Même si la Russie a historiquement un lourd passé avec la Turquie, et même si elle se souvient du rôle personnel de l’actuel président Erdoğan contre elle, lors de la première guerre de Tchétchénie, elle ne peut qu’être intéressée par une éventuelle sortie d’Ankara de l’OTAN. À l’inverse, l’État profond américain, qui poursuit son ambition impériale malgré l’élection de Donald Trump, est prêt à tout pour maintenir la Turquie dans l’Alliance atlantique.
Pour garantir sa survie personnelle, le président Recep Tayyip Erdoğan a lancé une vaste purge de tous les éléments pro-US de son pays ; une purge qui s’ajoute au combat qu’il mène déjà contre la Syrie, contre le PKK, et désormais contre ses anciens mercenaires de Daech.
La destruction de l’influence états-unienne est d’abord passée par l’éradication du Hizmet de Fethullah Gülen, le prédicateur islamiste qui travaille pour la CIA depuis la Pennsylvanie. Elle se poursuit aujourd’hui avec le limogeage et souvent l’arrestation non seulement de tous les militaires liés aux États-Unis, mais des militaires laïques en général. On n’est jamais trop prudent.
450 des 600 officiers supérieurs turcs en poste à l’OTAN ont été rappelés en Turquie.
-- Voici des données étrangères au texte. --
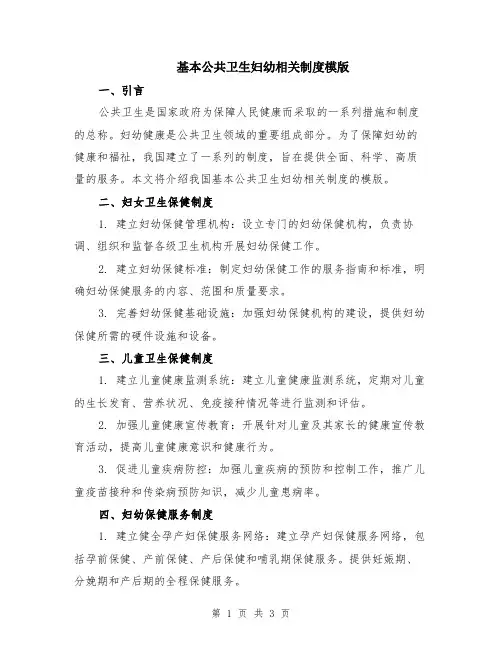 基本公共卫生妇幼相关制度模版

一、引言

公共卫生是国家政府为保障人民健康而采取的一系列措施和制度的总称。妇幼健康是公共卫生领域的重要组成部分。为了保障妇幼的健康和福祉，我国建立了一系列的制度，旨在提供全面、科学、高质量的服务。本文将介绍我国基本公共卫生妇幼相关制度的模版。

二、妇女卫生保健制度

1. 建立妇幼保健管理机构：设立专门的妇幼保健机构，负责协调、组织和监督各级卫生机构开展妇幼保健工作。

2. 建立妇幼保健标准：制定妇幼保健工作的服务指南和标准，明确妇幼保健服务的内容、范围和质量要求。

3. 完善妇幼保健基础设施：加强妇幼保健机构的建设，提供妇幼保健所需的硬件设施和设备。

三、儿童卫生保健制度

1. 建立儿童健康监测系统：建立儿童健康监测系统，定期对儿童的生长发育、营养状况、免疫接种情况等进行监测和评估。

2. 加强儿童健康宣传教育：开展针对儿童及其家长的健康宣传教育活动，提高儿童健康意识和健康行为。

3. 促进儿童疾病防控：加强儿童疾病的预防和控制工作，推广儿童疫苗接种和传染病预防知识，减少儿童患病率。

四、妇幼保健服务制度

1. 建立健全孕产妇保健服务网络：建立孕产妇保健服务网络，包括孕前保健、产前保健、产后保健和哺乳期保健服务。提供妊娠期、分娩期和产后期的全程保健服务。

第 1 页 共 3 页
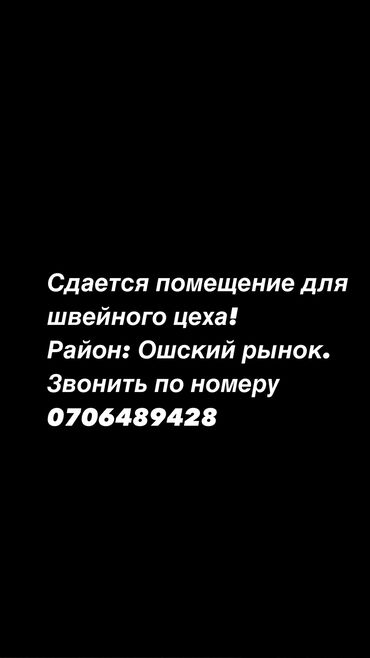 Сдается помещение для швейного цеха!
Район: Ошский рынок.
Звонить по номеру
0706489428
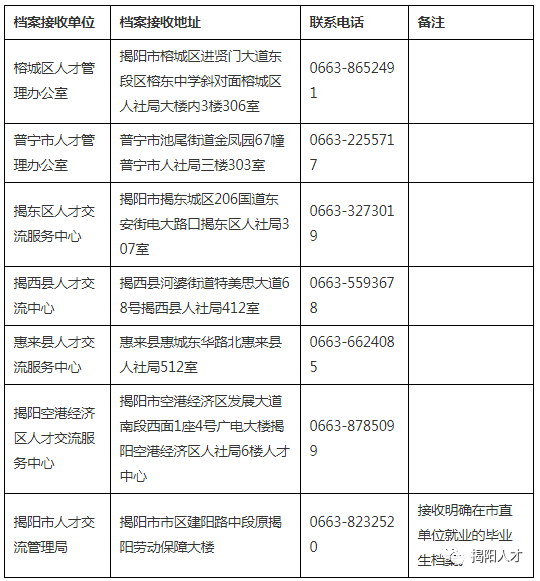 | 档案接收单位 | 档案接收地址 | 联系电话 | 备注 |
|---|---|---|---|
| 榕城区人才管理办公室 | 揭阳市榕城区进贤门大道东段区榕东中学斜对面榕城区人社局大楼内3楼306室 | 0663-8652491 | |
| 普宁市人才管理办公室 | 普宁市池尾街道金凤园67幢普宁市人社局三楼303室 | 0663-2255717 | |
| 揭东区人才交流服务中心 | 揭阳市揭东城区206国道东安街电大路口揭东区人社局307室 | 0663-3273019 | |
| 揭西县人才交流中心 | 揭西县河婆街道特美思大道68号揭西县人社局412室 | 0663-5593678 | |
| 惠来县人才交流服务中心 | 惠来县惠城东华路北惠来县人社局512室 | 0663-6624085 | |
| 揭阳空港经济区人才交流服务中心 | 揭阳市空港经济区发展大道南段西面1座4号广电大楼揭阳空港经济区人社局6楼人才中心 | 0663-8785099 | |
| 揭阳市人才交流管理局 | 揭阳市市区建阳路中段原揭阳劳动保障大楼 | 0663-8232520 | 接收明确在市直单位就业的毕业生档案 |

揭阳人才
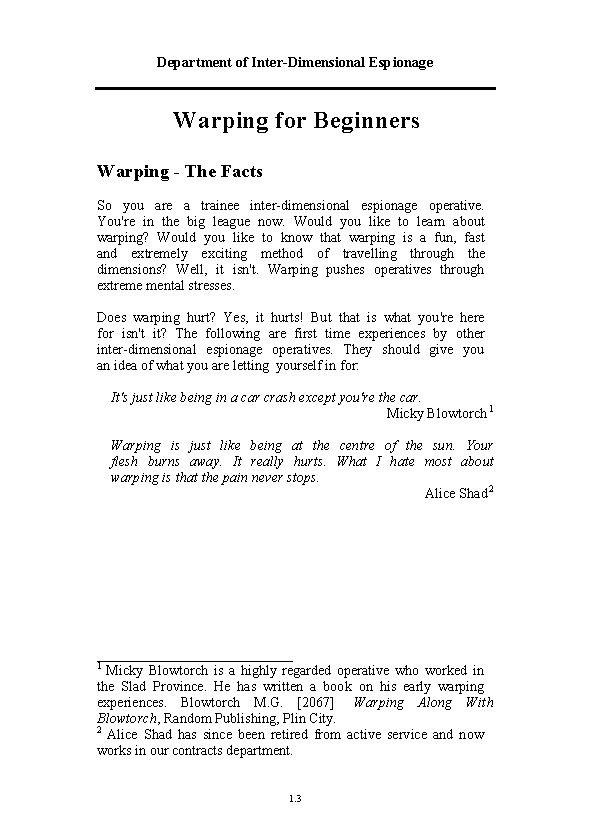 Department of Inter-Dimensional Espionage

Warping for Beginners

Warping - The Facts

So you are a trainee inter-dimensional espionage operative. You're in the big league now. Would you like to learn about warping? Would you like to know that warping is a fun, fast and extremely exciting method of travelling through the dimensions? Well, it isn't. Warping pushes operatives through extreme mental stresses.

Does warping hurt? Yes, it hurts! But that is what you're here for isn't it? The following are first time experiences by other inter-dimensional espionage operatives. They should give you an idea of what you are letting yourself in for.

It's just like being in a car crash except you're the car.
Micky Blowtorch$^1$

Warping is just like being at the centre of the sun. Your flesh burns away. It really hurts. What I hate most about warping is that the pain never stops.
Alice Shad$^2$

$^1$ Micky Blowtorch is a highly regarded operative who worked in the Slad Province. He has written a book on his early warping experiences. Blowtorch M.G. [2067] Warping Along With Blowtorch, Random Publishing, Plin City.
$^2$ Alice Shad has since been retired from active service and now works in our contracts department.

1.3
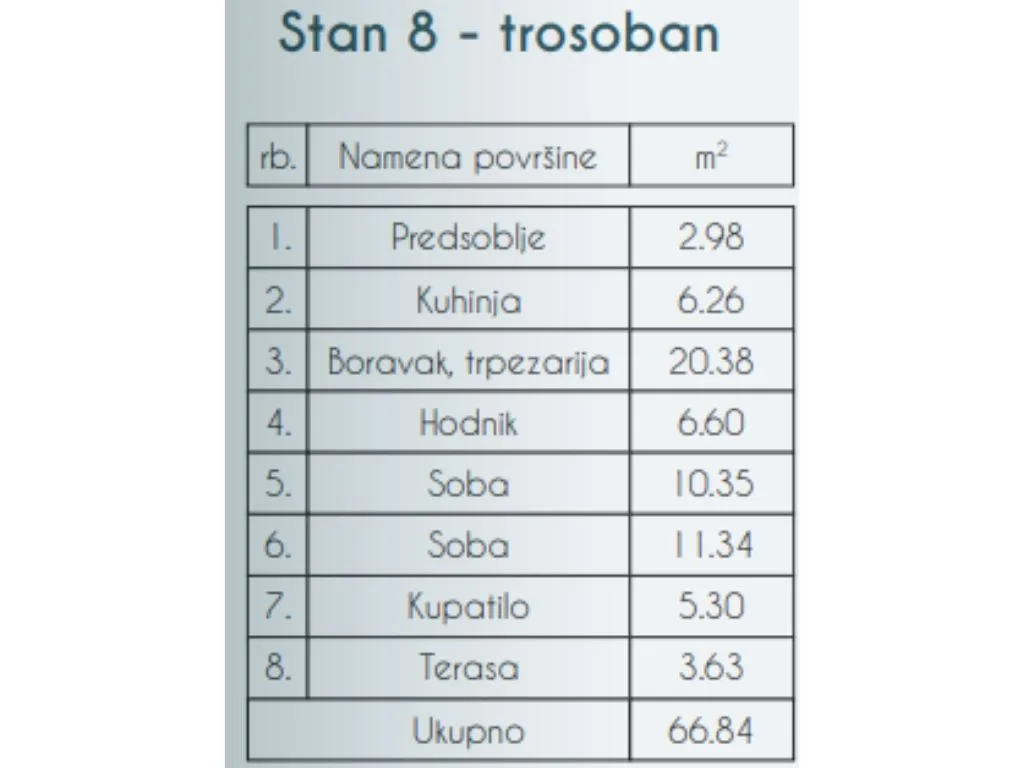 Stan 8 - trosoban

| rb. | Namena površine | $m^2$ |
|---|---|---|
| 1. | Predsoblje | 2.98 |
| 2. | Kuhinja | 6.26 |
| 3. | Boravak, trpezarija | 20.38 |
| 4. | Hodnik | 6.60 |
| 5. | Soba | 10.35 |
| 6. | Soba | 11.34 |
| 7. | Kupatilo | 5.30 |
| 8. | Terasa | 3.63 |
| | Ukupno | 66.84 |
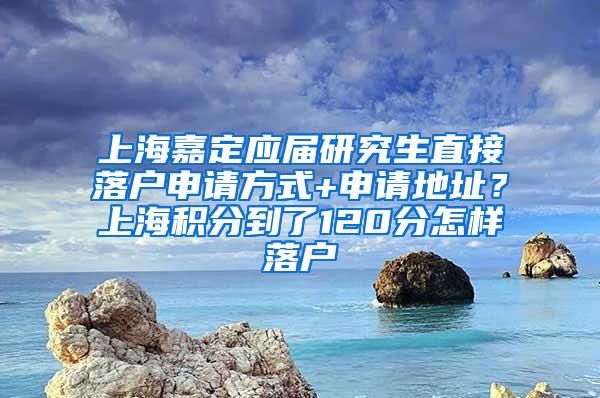 上海嘉定应届研究生直接落户申请方式+申请地址？上海积分到了120分怎样落户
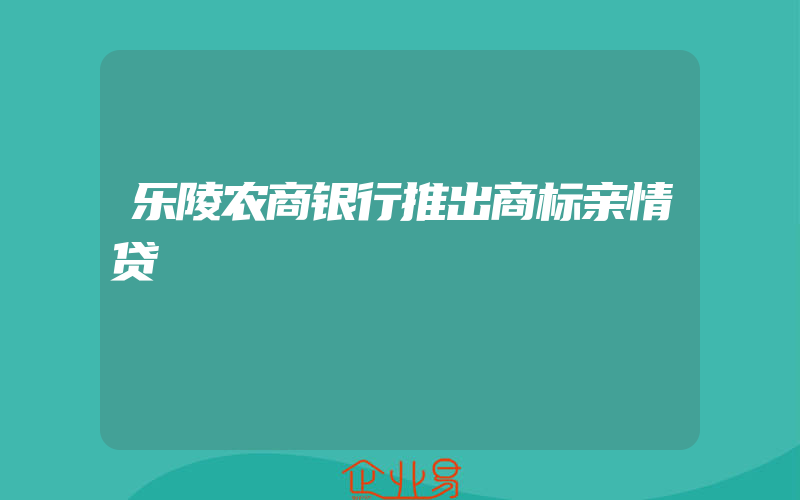 乐陵农商银行推出商标亲情贷

企业易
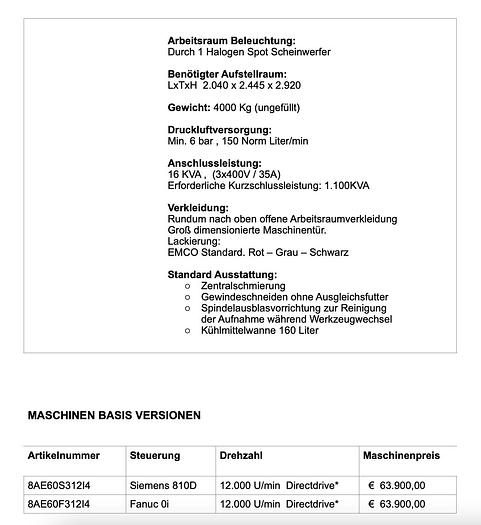 Arbeitsraum Beleuchtung:
Durch 1 Halogen Spot Scheinwerfer

Benötigter Aufstellraum:
LxTxH 2.040 x 2.445 x 2.920

Gewicht: 4000 Kg (ungefüllt)

Druckluftversorgung:
Min. 6 bar , 150 Norm Liter/min

Anschlussleistung:
16 KVA , (3x400V / 35A)
Erforderliche Kurzschlussleistung: 1.100KVA

Verkleidung:
Rundum nach oben offene Arbeitsraumverkleidung
Groß dimensionierte Maschinentür.
Lackierung:
EMCO Standard. Rot – Grau – Schwarz

Standard Ausstattung:
○ Zentralschmierung
○ Gewindeschneiden ohne Ausgleichsfutter
○ Spindelausblasvorrichtung zur Reinigung der Aufnahme während Werkzeugwechsel
○ Kühlmittelwanne 160 Liter

MASCHINEN BASIS VERSIONEN

| Artikelnummer | Steuerung | Drehzahl | Maschinenpreis |
|---|---|---|---|
| 8AE60S312I4 | Siemens 810D | 12.000 U/min Directdrive* | € 63.900,00 |
| 8AE60F312I4 | Fanuc 0i | 12.000 U/min Directdrive* | € 63.900,00 |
Plus de 100 d’entre eux et leurs familles ont demandé l’asile politique à la Belgique, siège de l’Alliance atlantique.
Première conséquence de cette purge anti-laïque, l’armée turque est décapitée pour longtemps. En cinq mois 44 % des généraux ont été remerciés. Et ceci alors que, lors du scandale Ergenekon 70 % des officiers supérieurs de l’époque avaient été limogés, arrêtés et emprisonnés. Privée de son commandement, l’opération « Bouclier de l’Euphrate » piétine.
Erdoğan est donc contraint de revoir à la baisse ses ambitions militaires pour les prochaines années ; que ce soit en Syrie, en Irak ou à Chypre – trois États qu’il occupe partiellement – . Il a donc laissé tomber Alep-Est (Syrie) – mais pas Idleb – et s’apprête à se retirer de Bachiqa (Irak).
Vu de Washington, une possible sortie de la Turquie hors de l’OTAN, ou tout au moins hors du Commandement intégré de l’Alliance atlantique, provoque des sueurs froides à la faction impérialiste du pouvoir. En nombre d’hommes, l’armée turque est en effet la seconde de l’OTAN après celle des États-Unis. Au contraire, une possible sortie de l’Alliance suscite plutôt du soulagement à la faction de Donald Trump pour qui la Turquie est un pays à la dérive.
D’où le forcing des néo-conservateurs pour ramener la Turquie dans le « sens de l’Histoire » (celui du « Nouveau siècle américain »). Ainsi, l’assistante du secrétaire d’État, Victoria Nuland, tente d’offrir Chypre à Recep Tayyip Erdoğan ; un projet qu’elle avait conçu suite aux élections de novembre 2015, lorsque le président Barack Obama a ordonné d’éliminer le président turc.
Exerçant un chantage sur le président chypriote Níkos Anastasiádis, Madame Nuland l’a prié d’accepter son « plan de paix » pour Chypre : l’île serait réunifiée et démilitarisée – c’est-à-dire privée de son armée – tandis que l’OTAN – concrètement les troupes turques – s’y déploierait. Ainsi, l’armée turque pourrait achever sa conquête de l’île sans combattre. Dans le cas où il refuserait ce marché de dupes, le président Anastasiádis pourrait être poursuivi en justice à New York au motif de son implication en tant qu’avocat dans les affaires de la société Imperium de son ami russe Leonid Lebedev ; une affaire à 2 milliards de dollars.
Ainsi, la rupture avec l’OTAN coûterait à la Turquie le Nord-Est de Chypre qu’elle occupe, tandis que son maintien dans l’Alliance atlantique lui offrirait la totalité de l’île.